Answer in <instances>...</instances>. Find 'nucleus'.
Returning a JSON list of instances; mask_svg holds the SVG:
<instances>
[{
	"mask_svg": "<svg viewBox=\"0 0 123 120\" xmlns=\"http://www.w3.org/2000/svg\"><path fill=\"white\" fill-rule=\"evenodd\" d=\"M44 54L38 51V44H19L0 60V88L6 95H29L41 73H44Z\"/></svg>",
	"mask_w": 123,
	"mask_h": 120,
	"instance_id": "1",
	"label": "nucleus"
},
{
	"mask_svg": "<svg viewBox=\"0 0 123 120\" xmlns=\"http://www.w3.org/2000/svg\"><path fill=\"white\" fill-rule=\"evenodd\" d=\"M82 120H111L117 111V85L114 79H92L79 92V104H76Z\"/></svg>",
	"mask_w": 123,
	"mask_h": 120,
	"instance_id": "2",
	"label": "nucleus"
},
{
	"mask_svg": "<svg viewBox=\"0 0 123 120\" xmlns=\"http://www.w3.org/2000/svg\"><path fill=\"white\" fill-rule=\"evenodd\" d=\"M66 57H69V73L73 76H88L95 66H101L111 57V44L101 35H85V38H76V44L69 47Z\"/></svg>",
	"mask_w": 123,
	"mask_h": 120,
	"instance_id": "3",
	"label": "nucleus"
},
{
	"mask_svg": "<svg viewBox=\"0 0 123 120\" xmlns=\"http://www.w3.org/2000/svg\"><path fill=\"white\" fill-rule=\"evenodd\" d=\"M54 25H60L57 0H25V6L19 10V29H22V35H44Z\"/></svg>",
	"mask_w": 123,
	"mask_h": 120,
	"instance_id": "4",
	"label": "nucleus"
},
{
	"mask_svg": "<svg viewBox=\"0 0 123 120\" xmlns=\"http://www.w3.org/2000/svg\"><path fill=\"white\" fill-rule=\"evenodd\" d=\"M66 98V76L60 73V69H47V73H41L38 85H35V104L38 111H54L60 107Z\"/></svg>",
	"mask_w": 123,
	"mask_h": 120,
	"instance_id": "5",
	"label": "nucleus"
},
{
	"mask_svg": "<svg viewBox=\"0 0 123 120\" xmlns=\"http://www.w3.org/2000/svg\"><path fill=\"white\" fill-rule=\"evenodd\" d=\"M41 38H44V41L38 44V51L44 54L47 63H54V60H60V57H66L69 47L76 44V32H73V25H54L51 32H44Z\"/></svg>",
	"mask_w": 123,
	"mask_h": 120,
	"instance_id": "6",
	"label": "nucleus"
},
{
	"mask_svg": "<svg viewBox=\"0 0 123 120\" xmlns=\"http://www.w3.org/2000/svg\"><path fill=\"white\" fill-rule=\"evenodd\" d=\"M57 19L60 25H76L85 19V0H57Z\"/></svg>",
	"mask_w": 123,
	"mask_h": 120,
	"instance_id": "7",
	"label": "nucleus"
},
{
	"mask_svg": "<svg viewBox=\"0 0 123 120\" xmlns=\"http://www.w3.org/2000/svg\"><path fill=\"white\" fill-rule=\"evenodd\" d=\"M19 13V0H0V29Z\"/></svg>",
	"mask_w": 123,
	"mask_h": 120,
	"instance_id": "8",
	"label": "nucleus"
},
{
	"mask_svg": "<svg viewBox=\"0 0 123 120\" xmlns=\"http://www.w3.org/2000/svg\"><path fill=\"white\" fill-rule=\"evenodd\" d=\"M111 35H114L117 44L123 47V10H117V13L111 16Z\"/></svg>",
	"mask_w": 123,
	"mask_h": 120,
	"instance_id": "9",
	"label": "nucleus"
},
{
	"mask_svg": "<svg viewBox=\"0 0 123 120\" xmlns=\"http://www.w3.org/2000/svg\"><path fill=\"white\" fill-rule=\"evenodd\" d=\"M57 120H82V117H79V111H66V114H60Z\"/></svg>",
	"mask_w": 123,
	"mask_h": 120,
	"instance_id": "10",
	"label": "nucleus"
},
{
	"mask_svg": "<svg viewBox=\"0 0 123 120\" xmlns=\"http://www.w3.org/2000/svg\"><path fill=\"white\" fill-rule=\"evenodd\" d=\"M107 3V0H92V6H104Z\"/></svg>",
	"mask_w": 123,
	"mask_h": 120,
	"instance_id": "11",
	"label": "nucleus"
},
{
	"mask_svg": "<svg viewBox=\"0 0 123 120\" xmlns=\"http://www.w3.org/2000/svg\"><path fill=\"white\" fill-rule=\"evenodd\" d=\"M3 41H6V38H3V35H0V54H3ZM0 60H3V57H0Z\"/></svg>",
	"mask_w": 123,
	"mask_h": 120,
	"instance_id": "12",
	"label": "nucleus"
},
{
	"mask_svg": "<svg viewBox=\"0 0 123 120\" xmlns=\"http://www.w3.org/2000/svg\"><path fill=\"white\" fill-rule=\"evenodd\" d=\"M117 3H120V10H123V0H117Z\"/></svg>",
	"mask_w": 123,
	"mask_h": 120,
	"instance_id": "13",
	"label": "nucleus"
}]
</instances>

^^^^^^^^

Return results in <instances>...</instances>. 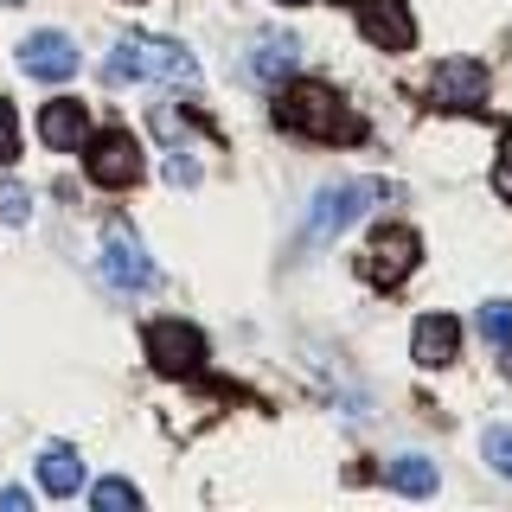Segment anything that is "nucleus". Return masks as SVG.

^^^^^^^^

### Task objective
Copy the listing verbatim, starting at the line containing "Answer in <instances>...</instances>." and ending with the line containing "54L38 51V44H19L0 60V88L6".

### Solution to this exercise
Answer in <instances>...</instances>. Find 'nucleus'.
Returning a JSON list of instances; mask_svg holds the SVG:
<instances>
[{
	"mask_svg": "<svg viewBox=\"0 0 123 120\" xmlns=\"http://www.w3.org/2000/svg\"><path fill=\"white\" fill-rule=\"evenodd\" d=\"M44 54L38 51V44H19L0 60V88L6 95H29L41 73H44Z\"/></svg>",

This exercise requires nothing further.